- _PASSAGE SHOWN_:
====================

The first application for approval of CRISPR/Cas plants is now in the European Food Safety Authority (EFSA) register. Maize DP915635 is resistant to the herbicide glufosinate and produces an insecticidal toxin found in specific ferns growing on trees. Pioneer (associated with DowDupont/Corteva) has also filed several patent applications for the plants, some of which have already been granted in Europe.
The maize was generated with a combination of old and new genetic engineering methods (GE): to deliver the CRISPR/Cas ‘gene scissors’ into the plant cells, they are first bombarded with small particles (‘gene canon’). In consequence, the cells produced the enzyme for the gene scissors which then inserted a DNA-sequence into the maize genome. This additional DNA-sequence is meant to facilitate the insertion of other genes, and therefore is called a ‘landing pad’. In a next step, again involving ‘old GE’, a further gene construct is inserted into the ‘landing pad’ in the maize genome, conferring resistance to the herbicide and producing the fern toxin.

====================

- _EXTRACTED MATERIAL_:
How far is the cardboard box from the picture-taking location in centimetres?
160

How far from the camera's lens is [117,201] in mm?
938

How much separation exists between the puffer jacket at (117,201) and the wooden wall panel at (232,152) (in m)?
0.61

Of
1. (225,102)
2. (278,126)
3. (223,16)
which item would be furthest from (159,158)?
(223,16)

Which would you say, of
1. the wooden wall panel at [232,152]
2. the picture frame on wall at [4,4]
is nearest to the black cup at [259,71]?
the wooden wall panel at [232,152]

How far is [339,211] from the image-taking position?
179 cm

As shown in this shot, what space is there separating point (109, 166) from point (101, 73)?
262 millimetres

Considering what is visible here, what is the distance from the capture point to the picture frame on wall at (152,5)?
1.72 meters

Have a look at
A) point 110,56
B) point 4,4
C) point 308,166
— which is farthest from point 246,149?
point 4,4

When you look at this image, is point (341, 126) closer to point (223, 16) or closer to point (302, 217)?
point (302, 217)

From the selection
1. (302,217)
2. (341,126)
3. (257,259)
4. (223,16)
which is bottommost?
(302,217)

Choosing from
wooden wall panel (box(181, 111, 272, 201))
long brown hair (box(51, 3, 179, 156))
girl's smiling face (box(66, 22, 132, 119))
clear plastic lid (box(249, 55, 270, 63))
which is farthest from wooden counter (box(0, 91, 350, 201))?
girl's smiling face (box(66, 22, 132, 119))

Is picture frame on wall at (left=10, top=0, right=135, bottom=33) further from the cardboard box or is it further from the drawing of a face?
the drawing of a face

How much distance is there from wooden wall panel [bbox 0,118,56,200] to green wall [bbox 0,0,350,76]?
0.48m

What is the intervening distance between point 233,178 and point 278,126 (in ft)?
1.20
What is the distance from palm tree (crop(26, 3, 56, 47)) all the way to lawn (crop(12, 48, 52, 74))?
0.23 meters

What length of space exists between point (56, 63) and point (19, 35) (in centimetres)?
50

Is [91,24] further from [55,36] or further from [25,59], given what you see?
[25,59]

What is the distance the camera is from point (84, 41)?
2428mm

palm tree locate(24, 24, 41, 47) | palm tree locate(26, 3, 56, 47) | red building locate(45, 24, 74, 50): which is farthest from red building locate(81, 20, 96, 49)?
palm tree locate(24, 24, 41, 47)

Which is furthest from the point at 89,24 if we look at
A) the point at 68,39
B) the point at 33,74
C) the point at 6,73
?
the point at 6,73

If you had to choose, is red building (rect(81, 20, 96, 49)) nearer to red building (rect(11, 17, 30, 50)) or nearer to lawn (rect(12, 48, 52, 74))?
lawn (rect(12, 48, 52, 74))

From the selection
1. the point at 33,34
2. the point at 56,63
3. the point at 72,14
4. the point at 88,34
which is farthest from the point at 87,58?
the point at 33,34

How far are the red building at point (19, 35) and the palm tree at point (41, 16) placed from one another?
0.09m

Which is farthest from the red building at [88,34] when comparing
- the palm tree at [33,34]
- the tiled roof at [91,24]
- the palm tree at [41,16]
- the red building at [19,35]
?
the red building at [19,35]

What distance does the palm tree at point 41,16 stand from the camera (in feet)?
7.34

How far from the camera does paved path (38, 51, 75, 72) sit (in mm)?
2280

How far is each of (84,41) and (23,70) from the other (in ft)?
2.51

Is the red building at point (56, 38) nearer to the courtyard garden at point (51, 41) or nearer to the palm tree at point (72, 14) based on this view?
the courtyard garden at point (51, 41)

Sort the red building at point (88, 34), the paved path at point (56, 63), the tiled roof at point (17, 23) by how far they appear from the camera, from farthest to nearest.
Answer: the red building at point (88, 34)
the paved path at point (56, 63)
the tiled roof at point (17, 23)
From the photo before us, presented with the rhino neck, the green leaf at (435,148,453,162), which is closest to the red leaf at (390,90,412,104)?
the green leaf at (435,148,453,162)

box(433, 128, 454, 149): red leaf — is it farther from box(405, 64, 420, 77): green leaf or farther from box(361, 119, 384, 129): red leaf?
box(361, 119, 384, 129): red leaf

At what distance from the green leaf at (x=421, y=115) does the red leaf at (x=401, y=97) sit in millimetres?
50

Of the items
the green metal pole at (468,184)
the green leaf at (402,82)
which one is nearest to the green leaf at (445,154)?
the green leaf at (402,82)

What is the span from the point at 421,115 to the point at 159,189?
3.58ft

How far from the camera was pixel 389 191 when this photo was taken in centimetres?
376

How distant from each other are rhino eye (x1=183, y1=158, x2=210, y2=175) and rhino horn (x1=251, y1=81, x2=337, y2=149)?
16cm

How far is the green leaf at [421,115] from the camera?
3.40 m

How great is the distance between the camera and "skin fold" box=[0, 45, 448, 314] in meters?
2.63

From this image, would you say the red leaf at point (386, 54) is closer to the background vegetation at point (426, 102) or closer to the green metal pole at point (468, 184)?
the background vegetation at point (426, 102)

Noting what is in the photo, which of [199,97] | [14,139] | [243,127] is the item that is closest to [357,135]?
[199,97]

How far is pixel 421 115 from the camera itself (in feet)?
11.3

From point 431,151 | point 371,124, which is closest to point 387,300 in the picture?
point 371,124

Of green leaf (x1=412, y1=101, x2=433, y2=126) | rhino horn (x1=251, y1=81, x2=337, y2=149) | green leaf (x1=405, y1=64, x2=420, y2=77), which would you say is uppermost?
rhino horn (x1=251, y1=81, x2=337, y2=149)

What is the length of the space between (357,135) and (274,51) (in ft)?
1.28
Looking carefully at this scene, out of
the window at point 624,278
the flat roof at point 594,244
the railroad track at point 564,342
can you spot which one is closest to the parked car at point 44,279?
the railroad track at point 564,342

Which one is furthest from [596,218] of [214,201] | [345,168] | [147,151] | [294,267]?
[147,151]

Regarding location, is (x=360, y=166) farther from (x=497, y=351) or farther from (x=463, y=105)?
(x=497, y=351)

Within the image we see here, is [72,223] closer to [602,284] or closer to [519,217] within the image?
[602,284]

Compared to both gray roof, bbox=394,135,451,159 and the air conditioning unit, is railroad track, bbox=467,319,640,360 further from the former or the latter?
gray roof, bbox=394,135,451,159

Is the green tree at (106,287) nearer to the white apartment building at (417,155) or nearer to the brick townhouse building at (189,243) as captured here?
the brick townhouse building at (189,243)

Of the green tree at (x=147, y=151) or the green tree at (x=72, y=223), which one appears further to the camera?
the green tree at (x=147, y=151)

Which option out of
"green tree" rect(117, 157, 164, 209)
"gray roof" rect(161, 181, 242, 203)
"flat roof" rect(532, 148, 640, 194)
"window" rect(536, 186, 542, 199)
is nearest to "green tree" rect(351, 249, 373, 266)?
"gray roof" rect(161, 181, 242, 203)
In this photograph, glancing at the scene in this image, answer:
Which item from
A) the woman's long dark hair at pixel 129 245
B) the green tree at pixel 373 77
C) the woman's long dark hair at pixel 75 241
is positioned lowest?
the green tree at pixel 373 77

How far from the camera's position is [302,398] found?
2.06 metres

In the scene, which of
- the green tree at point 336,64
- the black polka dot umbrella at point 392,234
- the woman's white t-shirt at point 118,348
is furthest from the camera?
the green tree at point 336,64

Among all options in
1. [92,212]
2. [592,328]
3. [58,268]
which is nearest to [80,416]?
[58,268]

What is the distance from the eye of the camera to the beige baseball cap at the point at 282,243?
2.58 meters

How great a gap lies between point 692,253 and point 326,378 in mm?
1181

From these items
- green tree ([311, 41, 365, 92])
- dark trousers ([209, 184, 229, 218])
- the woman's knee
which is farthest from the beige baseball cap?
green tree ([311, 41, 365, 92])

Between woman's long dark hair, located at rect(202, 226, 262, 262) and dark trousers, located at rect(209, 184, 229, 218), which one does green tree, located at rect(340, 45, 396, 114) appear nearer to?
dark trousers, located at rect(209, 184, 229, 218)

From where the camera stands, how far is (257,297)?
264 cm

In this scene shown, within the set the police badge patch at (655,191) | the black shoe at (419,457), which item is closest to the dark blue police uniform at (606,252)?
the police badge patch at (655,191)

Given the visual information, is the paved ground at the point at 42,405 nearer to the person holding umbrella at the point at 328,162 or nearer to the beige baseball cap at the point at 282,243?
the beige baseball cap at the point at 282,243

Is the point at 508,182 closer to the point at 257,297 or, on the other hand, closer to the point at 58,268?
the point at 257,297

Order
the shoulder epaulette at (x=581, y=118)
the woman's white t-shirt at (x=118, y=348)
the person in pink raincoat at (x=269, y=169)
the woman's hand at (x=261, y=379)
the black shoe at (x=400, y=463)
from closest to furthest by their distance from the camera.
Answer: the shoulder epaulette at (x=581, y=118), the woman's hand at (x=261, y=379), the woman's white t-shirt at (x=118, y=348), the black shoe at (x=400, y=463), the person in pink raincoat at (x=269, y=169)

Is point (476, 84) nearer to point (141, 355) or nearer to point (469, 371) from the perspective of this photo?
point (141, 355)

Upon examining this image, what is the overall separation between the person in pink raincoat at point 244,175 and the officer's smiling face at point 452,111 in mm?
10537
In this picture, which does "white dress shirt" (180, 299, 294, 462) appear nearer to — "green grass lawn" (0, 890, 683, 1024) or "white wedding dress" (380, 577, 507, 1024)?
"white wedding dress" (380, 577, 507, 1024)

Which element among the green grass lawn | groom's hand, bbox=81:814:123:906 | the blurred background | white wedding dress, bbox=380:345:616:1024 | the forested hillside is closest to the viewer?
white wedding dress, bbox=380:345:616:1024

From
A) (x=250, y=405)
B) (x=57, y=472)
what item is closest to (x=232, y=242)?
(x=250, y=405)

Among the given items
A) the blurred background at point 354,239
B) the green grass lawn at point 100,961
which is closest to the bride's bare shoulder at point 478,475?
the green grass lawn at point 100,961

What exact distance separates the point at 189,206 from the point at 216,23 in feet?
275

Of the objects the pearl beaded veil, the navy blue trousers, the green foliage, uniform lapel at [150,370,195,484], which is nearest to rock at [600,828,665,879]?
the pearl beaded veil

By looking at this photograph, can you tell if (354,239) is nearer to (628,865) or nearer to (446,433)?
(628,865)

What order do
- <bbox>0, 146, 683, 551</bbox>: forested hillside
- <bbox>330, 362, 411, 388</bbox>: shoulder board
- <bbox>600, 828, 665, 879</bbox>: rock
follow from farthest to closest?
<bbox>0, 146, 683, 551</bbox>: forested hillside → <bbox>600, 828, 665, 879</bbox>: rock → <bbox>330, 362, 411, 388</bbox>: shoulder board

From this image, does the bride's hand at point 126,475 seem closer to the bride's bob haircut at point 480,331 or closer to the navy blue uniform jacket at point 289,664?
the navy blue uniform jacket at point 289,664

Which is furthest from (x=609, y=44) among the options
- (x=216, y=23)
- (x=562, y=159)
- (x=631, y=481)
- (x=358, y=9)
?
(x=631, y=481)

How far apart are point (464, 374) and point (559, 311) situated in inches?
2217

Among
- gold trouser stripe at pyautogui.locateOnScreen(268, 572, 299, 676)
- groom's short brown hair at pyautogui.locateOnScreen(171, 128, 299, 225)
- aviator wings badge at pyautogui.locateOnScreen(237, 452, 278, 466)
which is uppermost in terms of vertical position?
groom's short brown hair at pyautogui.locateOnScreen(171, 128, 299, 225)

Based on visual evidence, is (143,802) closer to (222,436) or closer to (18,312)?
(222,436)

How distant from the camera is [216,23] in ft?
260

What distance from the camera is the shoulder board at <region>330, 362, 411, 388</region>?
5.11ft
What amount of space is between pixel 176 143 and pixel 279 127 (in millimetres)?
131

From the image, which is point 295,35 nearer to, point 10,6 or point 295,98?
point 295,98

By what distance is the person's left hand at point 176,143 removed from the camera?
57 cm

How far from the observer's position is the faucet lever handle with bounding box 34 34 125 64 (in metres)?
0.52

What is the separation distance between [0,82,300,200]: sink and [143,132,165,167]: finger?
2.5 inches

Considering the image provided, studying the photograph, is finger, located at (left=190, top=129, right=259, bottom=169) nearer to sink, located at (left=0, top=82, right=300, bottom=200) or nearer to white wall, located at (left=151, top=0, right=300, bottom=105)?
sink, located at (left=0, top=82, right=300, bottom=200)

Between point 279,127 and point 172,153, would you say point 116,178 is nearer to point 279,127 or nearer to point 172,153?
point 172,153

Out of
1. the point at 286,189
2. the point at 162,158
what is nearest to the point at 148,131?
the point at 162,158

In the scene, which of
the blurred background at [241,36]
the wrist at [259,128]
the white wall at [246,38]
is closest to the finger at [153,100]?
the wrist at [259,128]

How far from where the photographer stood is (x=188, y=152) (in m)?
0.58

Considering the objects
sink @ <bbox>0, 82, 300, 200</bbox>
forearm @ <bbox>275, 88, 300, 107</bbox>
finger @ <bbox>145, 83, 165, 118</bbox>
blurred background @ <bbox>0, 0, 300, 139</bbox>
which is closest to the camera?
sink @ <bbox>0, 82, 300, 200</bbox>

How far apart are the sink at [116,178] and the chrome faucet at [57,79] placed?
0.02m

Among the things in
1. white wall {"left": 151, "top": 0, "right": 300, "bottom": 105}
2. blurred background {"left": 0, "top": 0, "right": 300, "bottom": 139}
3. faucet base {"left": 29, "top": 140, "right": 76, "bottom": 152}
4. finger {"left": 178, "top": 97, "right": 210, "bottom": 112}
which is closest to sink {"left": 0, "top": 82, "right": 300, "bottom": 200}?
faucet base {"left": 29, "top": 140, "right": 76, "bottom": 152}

====================

- _EXERCISE INSTRUCTIONS_:
[1] In the passage on CRISPR/Cas maize, which herbicide is maize DP915635 resistant to?
[2] From the passage on CRISPR/Cas maize, return the stretch from "The first application" through "granted in Europe.".

- _YOUR WRITTEN ANSWERS_:
[1] Glufosinate

[2]
The first application for approval of CRISPR/Cas plants is now in the European Food Safety Authority (EFSA) register. Maize DP915635 is resistant to the herbicide glufosinate and produces an insecticidal toxin found in specific ferns growing on trees. Pioneer (associated with DowDupont/Corteva) has also filed several patent applications for the plants, some of which have already been granted in Europe.